About the order of operator schedule.

timely-dataflow/src/progress/nested/subgraph.rs

Line 277 in cb23a26

.for_extensions(&self.path[..], |index| temp_active.push(Reverse(index)));

Hi，Frank, I'm reading the event-driven codes. At this line, you push the active operator's index into the priority queue, where the less index will be popped first. I have an adventurous idea if it is also applicable to pop the queue with reverse order. In this way, the operator with a larger index will be scheduled first, and the buffered inputs for this operator will be consumed immediately. Otherwise, the inputs of the operator with the larger index will linger until the parent operators which would produce more inputs have been scheduled, it may be not memory friendly.

It's an interesting question which order is best for processing. In the future, I'd like to make it something you can programmatically alter.

For the moment, though, processing operators in topological order has some appealing properties. Mainly, it guarantees that we do at most one pass through the operators, and we avoid what could be an unbounded amount of work (either with a loop present, or in a "complete" digraph doing an exponential amount of work).

You are right that we might prefer to schedule immediately downstream operators especially if it looks like a pipeline locally, and that could be something a user indicates.
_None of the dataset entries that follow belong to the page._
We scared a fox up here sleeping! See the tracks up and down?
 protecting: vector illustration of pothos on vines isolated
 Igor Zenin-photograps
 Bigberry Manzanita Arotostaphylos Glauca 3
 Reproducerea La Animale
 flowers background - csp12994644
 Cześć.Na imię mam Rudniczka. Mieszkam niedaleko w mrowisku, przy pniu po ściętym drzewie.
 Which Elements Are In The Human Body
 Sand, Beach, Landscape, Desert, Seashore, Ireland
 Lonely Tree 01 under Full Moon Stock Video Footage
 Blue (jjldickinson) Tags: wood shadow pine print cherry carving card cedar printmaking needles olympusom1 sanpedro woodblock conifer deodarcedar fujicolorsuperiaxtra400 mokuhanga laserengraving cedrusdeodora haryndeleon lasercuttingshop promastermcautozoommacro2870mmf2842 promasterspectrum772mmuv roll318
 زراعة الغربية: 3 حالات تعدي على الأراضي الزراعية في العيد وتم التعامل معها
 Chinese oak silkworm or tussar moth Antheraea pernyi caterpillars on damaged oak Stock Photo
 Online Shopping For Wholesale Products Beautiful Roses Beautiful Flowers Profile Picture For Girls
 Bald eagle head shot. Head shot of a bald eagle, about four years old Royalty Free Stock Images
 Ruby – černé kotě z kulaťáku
What do you think about the possibility that you get to specify a total order on the operators, and they are processed once in that order? Would that suffice, or is the intent to return to an operator multiple times if it has multiple inputs?

Also, how does the event driven scheduling work for you folks? I tried mocking up an example that looked a bit like your test case (in your document) and performance improved, but if you have specifics to report that would be useful too.

I think it is sufficient if I can plugin-in a scheduling strategy processing operators in arbitrary order.

As it seems that the flow control is more emergency in our scenarios at this moment, we haven't tested the performance improvement of the event-driven scheduling so far. We read the paper of "Faucet", and try to figure out whether it is enough for our tasks. Currently, I don't know is the Faucet pattern also effective for loops?

You should be able to use Faucet-style techniques in loops, in principle. It is a bit hard to say anything too precise without knowing about the computation.

Generally the Faucet work suggests putting a regulator in place (wherever "expansion" happens, like in a flatmap or a join), and this regulator should space out released records so that batches are only released as prior batches complete. Exactly what they complete is a different question, that depends on your needs.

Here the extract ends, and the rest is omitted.